• _Excerpted passage_
Ted has it all: a beautiful wife, two daughters, a high-paying job. But after he is diagnosed with a terminal brain tumour he finds himself with a gun to his temple, ready to pull the trigger. That’s when the doorbell rings.
A stranger makes him a proposition: kill two deserving men before dying. The first is a criminal, and the second is, like Ted, terminally ill, and wants to die. If Ted kills these men he will then become a target himself in a kind of suicidal daisy chain—and won’t it be easier for his family if he’s a murder victim?
Kill the Next One, Argentinean author Frederico Axat’s first novel translated into English literally has a killer premise. Ted McKay has put a gun to his own head, prepared to commit suicide when there is a knock at the door. A stranger enters and offers him a deal – to become part of a club where he kills someone who deserves to die and then kills someone who themselves is looking to commit suicide. He will then be killed in turn by an anonymous stranger, saving his family the torment of dealing with a suicide.
This premise is just the start of a twisty turny psychological thriller. Every fifty pages or so Axat overturns the previous section and delves deeper into the mind and history of Ted McKay. Because of this structure it is hard to get a handle on the character. The book depends on constantly wrong footing the reader and confounding expectations.
Kill the Next One is a strange proposition. It is, in the end, an onion-like puzzle built around a bizarre history and mental illness so that it is difficult to talk about any more of the plot without heading into spoiler territory. Axat successfully shifts tonally from moral thriller to psychological investigation to a more conventional thriller as the pieces start to fall into place and the broader picture coalesces. The key aspect of this structure is that Kill the Next One keeps readers guessing and despite becoming a little frustrating at times, it is very hard to put down.

• _Required actions_
1. According to the review, who wrote Kill the Next One?
2. From the review, output the part that opens with the words containing "This premise is" and closes with "and confounding expectations.".
Answer using only the review.

• _Data records_
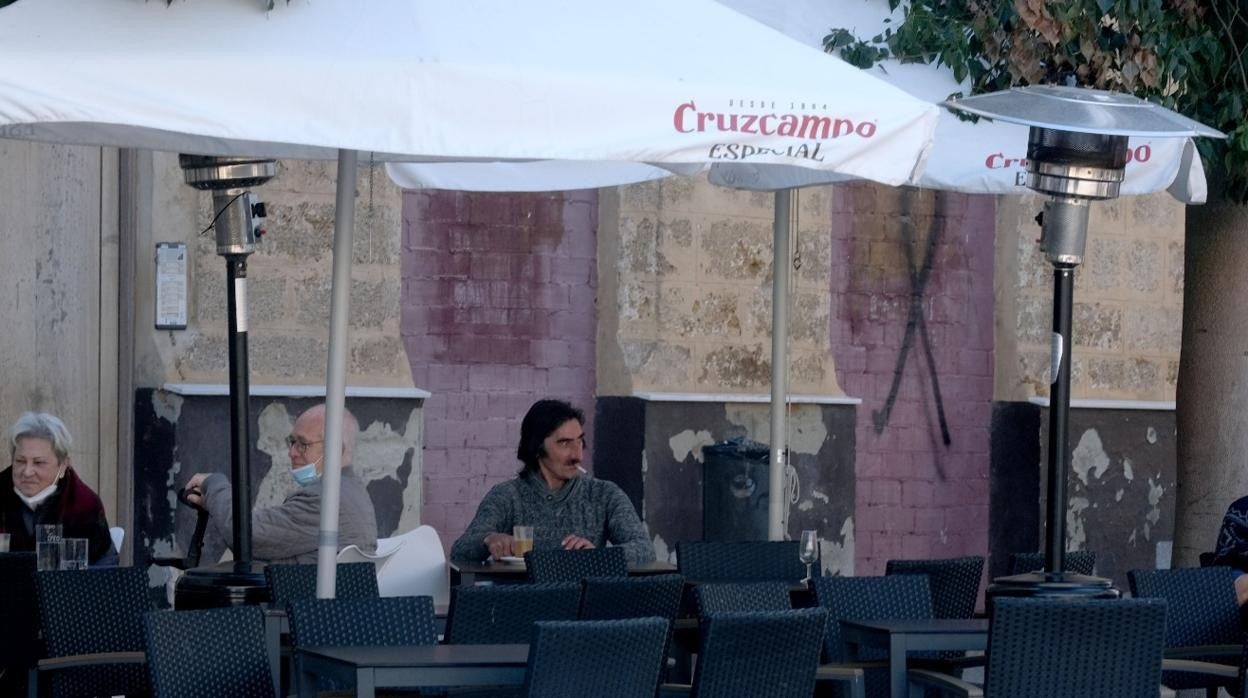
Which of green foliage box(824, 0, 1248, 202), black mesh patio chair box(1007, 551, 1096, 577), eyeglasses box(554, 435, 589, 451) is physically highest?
green foliage box(824, 0, 1248, 202)

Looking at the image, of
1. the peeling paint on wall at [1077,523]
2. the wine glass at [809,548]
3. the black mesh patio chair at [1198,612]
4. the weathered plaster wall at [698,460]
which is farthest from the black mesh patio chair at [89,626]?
the peeling paint on wall at [1077,523]

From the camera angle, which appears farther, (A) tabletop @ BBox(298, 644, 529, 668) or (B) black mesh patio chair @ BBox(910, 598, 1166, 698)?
(B) black mesh patio chair @ BBox(910, 598, 1166, 698)

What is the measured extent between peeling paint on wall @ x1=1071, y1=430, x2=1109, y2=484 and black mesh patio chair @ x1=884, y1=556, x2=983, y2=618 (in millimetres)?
5152

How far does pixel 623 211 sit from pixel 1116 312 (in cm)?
346

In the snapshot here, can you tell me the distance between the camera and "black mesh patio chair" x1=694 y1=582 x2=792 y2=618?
6477mm

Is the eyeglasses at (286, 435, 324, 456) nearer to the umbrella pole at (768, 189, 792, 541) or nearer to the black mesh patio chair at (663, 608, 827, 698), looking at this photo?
the umbrella pole at (768, 189, 792, 541)

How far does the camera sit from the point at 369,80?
17.8 feet

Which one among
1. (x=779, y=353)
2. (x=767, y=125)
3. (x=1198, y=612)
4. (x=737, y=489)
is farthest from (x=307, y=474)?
(x=737, y=489)

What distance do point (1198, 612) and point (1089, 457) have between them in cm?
496

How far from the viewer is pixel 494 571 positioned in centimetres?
812

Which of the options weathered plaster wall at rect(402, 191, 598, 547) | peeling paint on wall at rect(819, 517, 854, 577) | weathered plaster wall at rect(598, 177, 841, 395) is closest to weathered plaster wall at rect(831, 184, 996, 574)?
peeling paint on wall at rect(819, 517, 854, 577)

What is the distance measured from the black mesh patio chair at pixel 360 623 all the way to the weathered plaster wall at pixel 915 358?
6604 mm

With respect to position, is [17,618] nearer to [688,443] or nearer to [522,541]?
[522,541]

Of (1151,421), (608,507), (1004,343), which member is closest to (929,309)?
(1004,343)
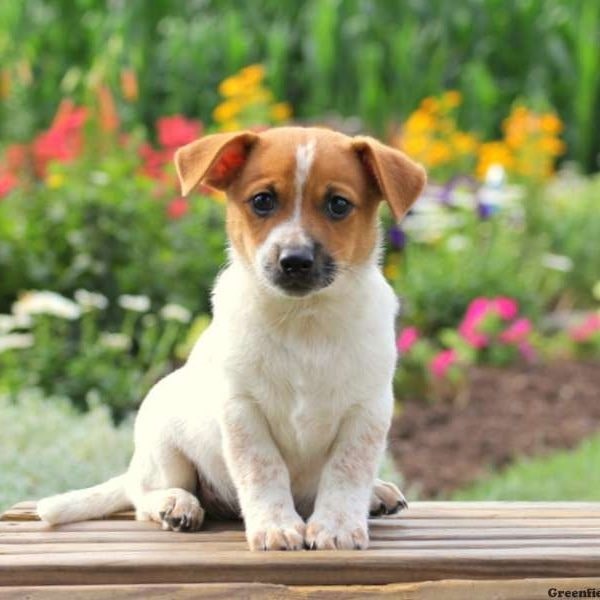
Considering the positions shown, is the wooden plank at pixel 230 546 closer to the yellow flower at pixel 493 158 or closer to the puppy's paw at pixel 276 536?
the puppy's paw at pixel 276 536

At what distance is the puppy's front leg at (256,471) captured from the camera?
3555 millimetres

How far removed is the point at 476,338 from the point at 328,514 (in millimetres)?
4733

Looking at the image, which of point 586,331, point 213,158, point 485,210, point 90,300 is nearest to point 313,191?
point 213,158

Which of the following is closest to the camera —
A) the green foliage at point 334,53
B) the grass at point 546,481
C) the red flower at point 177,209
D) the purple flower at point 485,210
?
the grass at point 546,481

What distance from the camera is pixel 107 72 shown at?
11.8m

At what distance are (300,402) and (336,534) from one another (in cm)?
36

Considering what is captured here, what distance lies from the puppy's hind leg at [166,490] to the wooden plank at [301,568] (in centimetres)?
39

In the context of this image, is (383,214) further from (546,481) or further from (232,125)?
(232,125)

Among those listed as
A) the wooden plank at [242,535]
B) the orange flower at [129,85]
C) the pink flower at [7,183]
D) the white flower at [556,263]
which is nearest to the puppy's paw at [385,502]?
the wooden plank at [242,535]

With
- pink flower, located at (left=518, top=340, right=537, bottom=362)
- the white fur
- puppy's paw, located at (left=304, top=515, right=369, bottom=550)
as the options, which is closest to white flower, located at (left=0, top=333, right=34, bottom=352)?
pink flower, located at (left=518, top=340, right=537, bottom=362)

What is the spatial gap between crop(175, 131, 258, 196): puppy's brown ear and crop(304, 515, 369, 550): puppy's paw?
3.11 ft

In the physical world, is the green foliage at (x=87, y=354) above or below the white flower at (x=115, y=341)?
below

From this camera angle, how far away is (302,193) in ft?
11.6

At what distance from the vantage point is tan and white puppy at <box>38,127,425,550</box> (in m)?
3.53
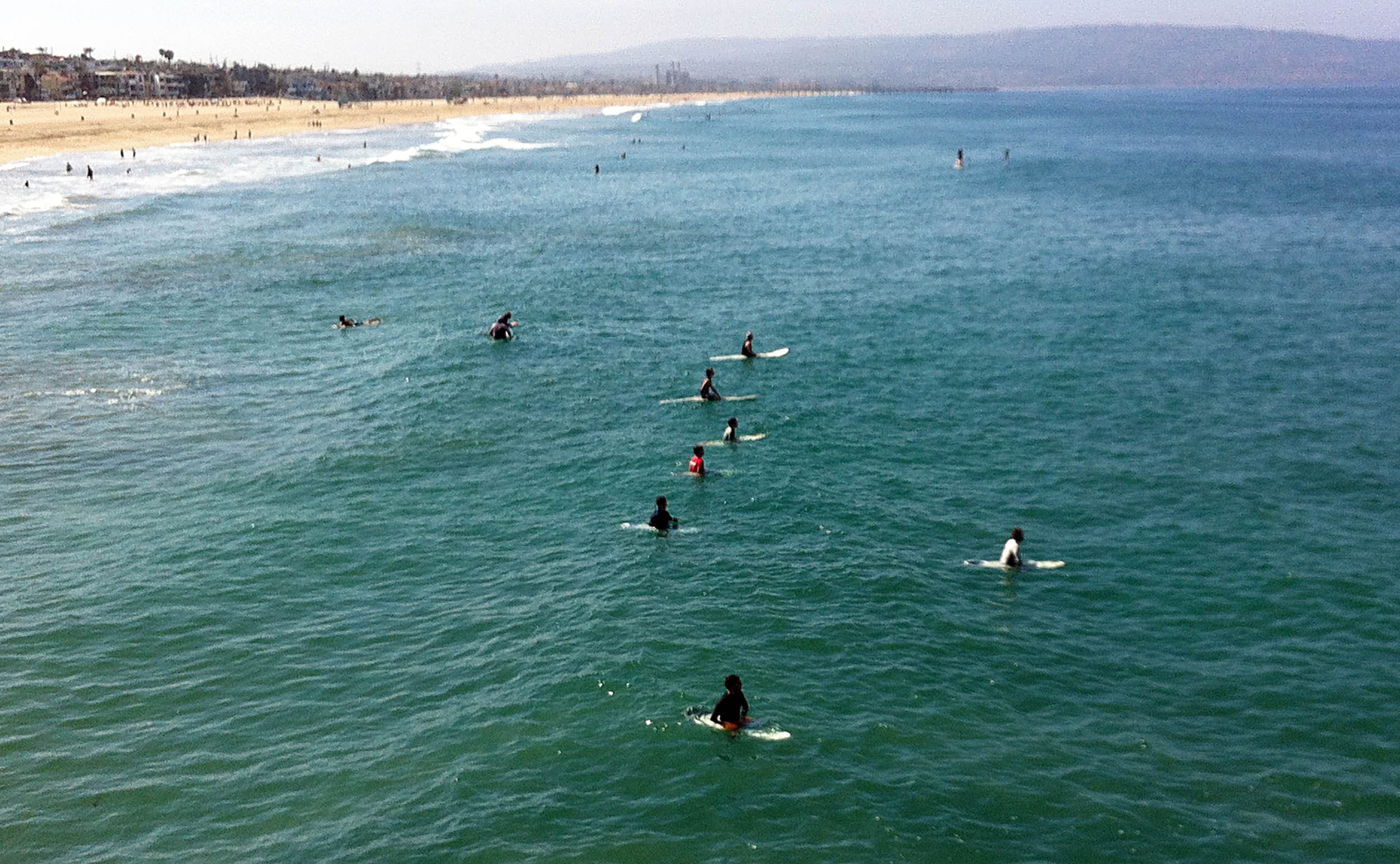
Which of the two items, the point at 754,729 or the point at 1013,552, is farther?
the point at 1013,552

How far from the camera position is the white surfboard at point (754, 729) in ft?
67.3

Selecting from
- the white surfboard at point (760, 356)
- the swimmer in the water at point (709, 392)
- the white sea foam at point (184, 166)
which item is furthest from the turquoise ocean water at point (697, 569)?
the white sea foam at point (184, 166)

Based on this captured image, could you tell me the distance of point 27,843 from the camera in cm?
1762

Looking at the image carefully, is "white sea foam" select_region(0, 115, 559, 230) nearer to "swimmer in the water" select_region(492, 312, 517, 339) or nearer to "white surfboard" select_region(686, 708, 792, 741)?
"swimmer in the water" select_region(492, 312, 517, 339)

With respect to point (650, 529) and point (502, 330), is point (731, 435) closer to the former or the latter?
point (650, 529)

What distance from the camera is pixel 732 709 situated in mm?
20578

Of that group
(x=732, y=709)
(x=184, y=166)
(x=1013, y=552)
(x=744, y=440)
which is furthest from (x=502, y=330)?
(x=184, y=166)

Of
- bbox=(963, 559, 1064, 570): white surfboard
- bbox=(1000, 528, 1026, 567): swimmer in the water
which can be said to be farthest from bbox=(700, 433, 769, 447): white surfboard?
bbox=(1000, 528, 1026, 567): swimmer in the water

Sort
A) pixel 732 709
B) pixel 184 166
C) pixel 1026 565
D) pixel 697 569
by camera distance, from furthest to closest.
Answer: pixel 184 166, pixel 697 569, pixel 1026 565, pixel 732 709

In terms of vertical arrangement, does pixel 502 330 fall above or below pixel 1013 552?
above

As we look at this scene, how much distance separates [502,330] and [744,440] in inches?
697

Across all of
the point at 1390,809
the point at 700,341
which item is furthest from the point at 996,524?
the point at 700,341

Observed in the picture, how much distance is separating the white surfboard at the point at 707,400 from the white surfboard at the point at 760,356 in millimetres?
5250

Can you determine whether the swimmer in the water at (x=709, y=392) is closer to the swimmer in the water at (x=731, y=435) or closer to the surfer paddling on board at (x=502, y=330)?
the swimmer in the water at (x=731, y=435)
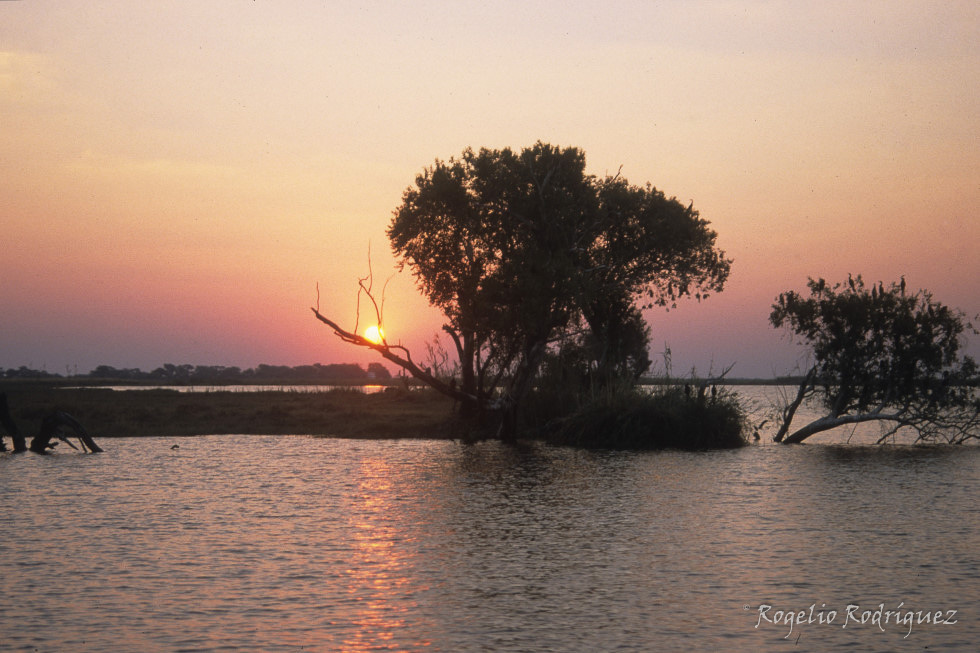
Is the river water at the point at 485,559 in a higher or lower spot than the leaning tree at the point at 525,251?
lower

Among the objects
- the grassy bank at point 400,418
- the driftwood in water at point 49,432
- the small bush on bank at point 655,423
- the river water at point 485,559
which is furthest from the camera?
the grassy bank at point 400,418

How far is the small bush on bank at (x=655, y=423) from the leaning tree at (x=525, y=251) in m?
3.27

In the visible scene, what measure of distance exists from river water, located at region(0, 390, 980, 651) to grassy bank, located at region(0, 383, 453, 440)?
15944 millimetres

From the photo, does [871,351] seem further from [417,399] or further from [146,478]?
[417,399]

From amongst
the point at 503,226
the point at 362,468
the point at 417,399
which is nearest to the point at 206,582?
the point at 362,468

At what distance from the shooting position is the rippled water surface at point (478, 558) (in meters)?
11.9

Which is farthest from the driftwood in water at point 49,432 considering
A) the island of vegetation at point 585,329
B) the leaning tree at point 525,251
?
the leaning tree at point 525,251

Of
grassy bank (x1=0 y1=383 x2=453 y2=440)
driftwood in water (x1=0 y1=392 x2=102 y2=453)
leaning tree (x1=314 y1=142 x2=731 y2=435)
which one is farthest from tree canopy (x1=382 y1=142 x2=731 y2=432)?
driftwood in water (x1=0 y1=392 x2=102 y2=453)

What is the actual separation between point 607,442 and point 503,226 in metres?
10.3

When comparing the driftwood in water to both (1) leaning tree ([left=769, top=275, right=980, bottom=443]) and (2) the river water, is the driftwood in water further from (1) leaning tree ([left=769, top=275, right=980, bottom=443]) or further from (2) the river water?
(1) leaning tree ([left=769, top=275, right=980, bottom=443])

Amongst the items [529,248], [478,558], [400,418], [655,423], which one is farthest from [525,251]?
[478,558]

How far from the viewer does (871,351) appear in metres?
40.0

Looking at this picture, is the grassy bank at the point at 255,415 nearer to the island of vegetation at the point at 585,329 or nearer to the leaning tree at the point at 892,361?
the island of vegetation at the point at 585,329

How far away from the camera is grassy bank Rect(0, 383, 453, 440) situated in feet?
153
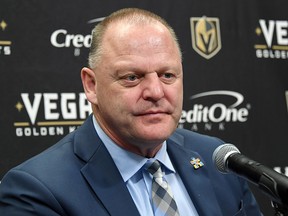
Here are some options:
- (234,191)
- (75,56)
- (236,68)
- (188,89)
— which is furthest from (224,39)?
(234,191)

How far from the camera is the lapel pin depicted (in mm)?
2158

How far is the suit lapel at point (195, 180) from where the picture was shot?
2012 mm

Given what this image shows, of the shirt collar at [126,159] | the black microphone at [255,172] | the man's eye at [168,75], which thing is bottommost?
the shirt collar at [126,159]

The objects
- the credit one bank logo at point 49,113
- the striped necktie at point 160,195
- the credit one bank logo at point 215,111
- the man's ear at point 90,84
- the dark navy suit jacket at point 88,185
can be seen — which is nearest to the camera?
the dark navy suit jacket at point 88,185

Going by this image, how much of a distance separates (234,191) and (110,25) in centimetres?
87

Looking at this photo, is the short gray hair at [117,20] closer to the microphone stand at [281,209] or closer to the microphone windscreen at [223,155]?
the microphone windscreen at [223,155]

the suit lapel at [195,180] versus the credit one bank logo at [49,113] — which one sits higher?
the credit one bank logo at [49,113]

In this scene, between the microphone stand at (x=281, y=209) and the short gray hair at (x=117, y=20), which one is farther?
the short gray hair at (x=117, y=20)

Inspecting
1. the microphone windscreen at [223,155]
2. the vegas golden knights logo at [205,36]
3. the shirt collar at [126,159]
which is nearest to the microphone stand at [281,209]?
the microphone windscreen at [223,155]

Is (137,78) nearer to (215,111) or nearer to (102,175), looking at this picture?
(102,175)

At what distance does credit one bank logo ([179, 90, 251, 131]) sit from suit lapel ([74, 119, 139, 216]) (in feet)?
4.44

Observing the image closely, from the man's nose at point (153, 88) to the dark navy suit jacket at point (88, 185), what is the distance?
0.32 metres

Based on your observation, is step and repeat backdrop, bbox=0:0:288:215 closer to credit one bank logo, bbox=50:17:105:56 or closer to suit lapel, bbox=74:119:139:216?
credit one bank logo, bbox=50:17:105:56

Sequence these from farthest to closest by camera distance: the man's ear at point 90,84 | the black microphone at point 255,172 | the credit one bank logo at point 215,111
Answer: the credit one bank logo at point 215,111 → the man's ear at point 90,84 → the black microphone at point 255,172
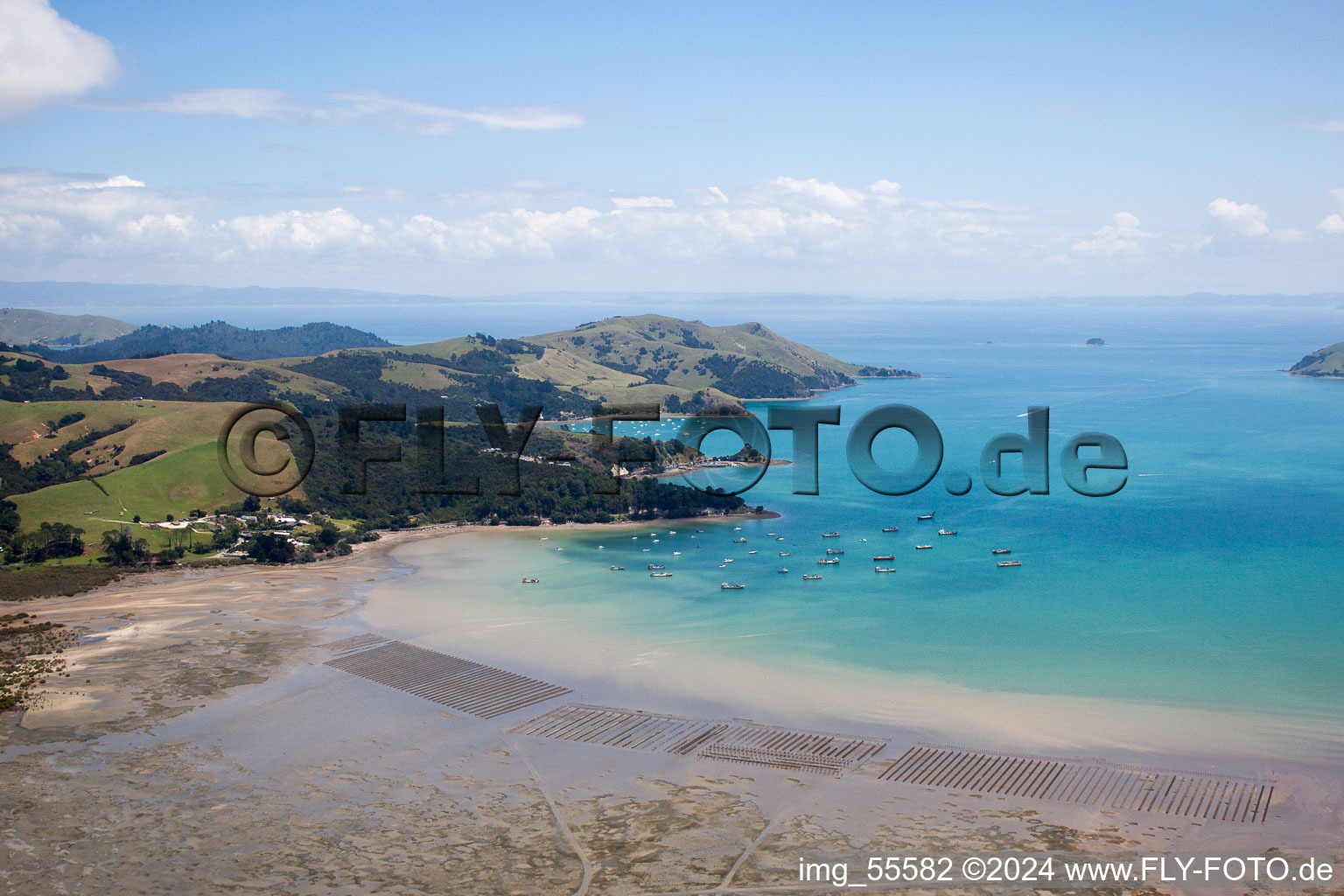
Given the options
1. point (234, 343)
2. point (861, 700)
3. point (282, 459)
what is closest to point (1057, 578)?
point (861, 700)

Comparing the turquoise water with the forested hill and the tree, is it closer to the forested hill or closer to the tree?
the tree

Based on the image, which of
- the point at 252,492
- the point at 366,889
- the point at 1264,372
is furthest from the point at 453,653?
the point at 1264,372

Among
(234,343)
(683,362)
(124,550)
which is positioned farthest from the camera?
(234,343)

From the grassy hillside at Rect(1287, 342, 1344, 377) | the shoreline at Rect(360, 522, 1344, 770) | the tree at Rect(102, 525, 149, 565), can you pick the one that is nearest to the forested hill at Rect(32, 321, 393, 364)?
the tree at Rect(102, 525, 149, 565)

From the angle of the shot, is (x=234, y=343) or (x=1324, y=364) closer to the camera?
(x=1324, y=364)

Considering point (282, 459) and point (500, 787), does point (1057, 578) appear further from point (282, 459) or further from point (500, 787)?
point (282, 459)

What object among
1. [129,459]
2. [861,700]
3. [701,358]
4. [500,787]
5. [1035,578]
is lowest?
[861,700]

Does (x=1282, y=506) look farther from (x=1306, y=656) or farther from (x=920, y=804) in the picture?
(x=920, y=804)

• _Answers for this exercise_
1. Frederico Axat, an Argentinean author.

2.
This premise is just the start of a twisty turny psychological thriller. Every fifty pages or so Axat overturns the previous section and delves deeper into the mind and history of Ted McKay. Because of this structure it is hard to get a handle on the character. The book depends on constantly wrong footing the reader and confounding expectations.